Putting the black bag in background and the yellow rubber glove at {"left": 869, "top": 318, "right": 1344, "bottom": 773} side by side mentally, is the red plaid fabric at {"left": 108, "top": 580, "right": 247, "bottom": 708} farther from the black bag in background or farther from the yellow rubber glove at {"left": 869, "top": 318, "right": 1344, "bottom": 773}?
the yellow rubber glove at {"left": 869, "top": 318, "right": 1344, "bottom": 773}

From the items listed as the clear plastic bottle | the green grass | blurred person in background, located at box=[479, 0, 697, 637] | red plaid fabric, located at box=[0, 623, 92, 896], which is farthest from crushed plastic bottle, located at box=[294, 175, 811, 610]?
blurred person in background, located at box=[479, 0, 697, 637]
* * *
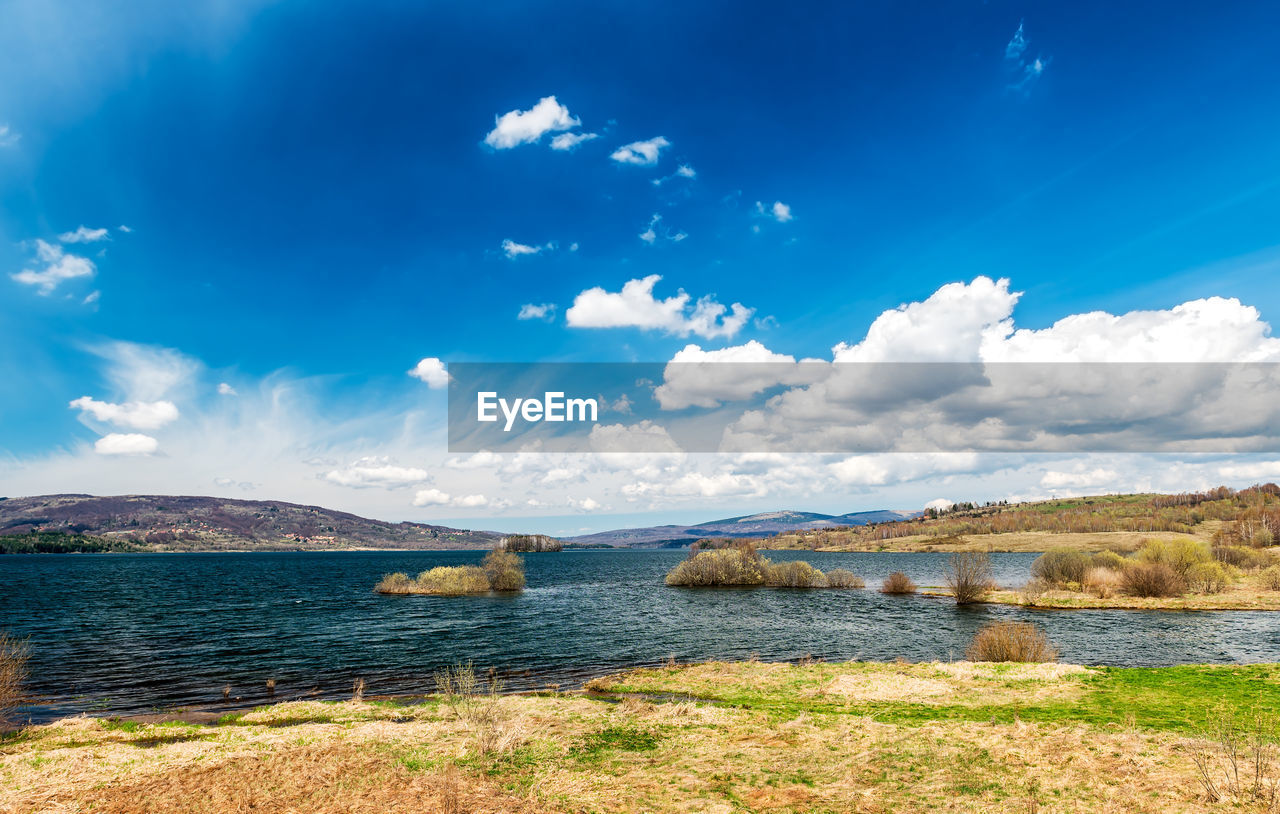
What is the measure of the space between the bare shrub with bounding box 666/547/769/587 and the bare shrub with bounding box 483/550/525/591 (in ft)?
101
--
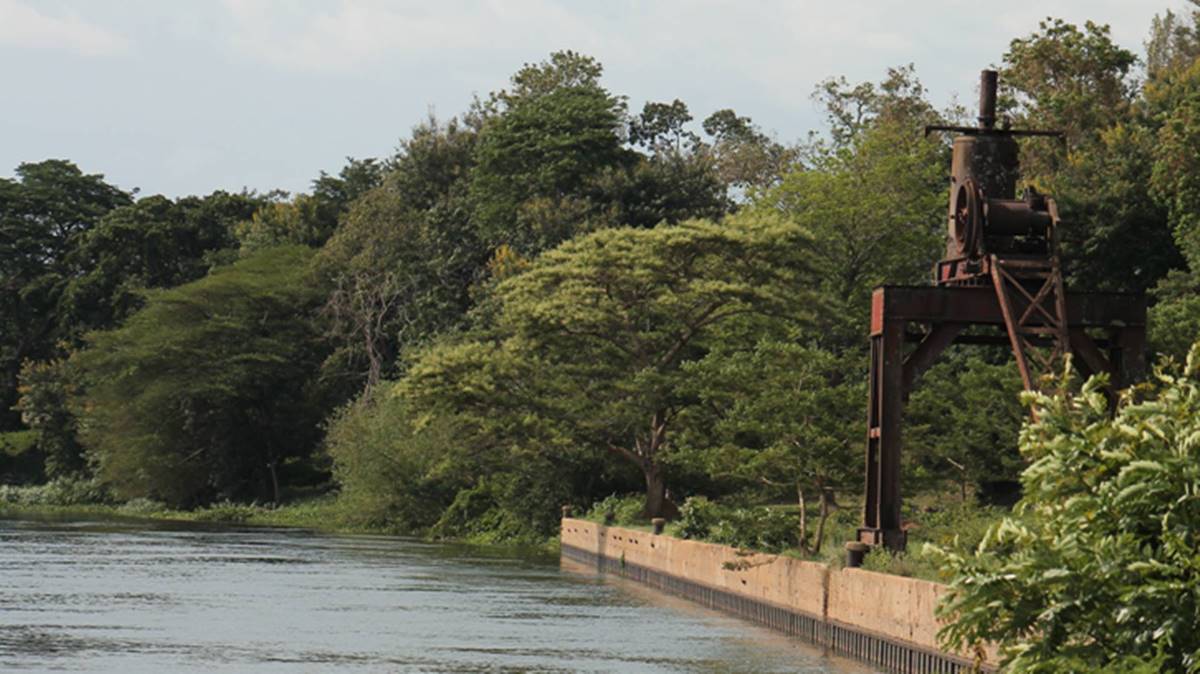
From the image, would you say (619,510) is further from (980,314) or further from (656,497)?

TASK PROMPT: Gather every line of the listing above that contains the word "left" and copy each one in full. Matches must have the same case.

COMPLETE ANSWER:
Putting the black bag in background and the yellow rubber glove at {"left": 869, "top": 318, "right": 1344, "bottom": 773} side by side mentally, is the red plaid fabric at {"left": 108, "top": 580, "right": 247, "bottom": 708} farther from the black bag in background or farther from the yellow rubber glove at {"left": 869, "top": 318, "right": 1344, "bottom": 773}?
the yellow rubber glove at {"left": 869, "top": 318, "right": 1344, "bottom": 773}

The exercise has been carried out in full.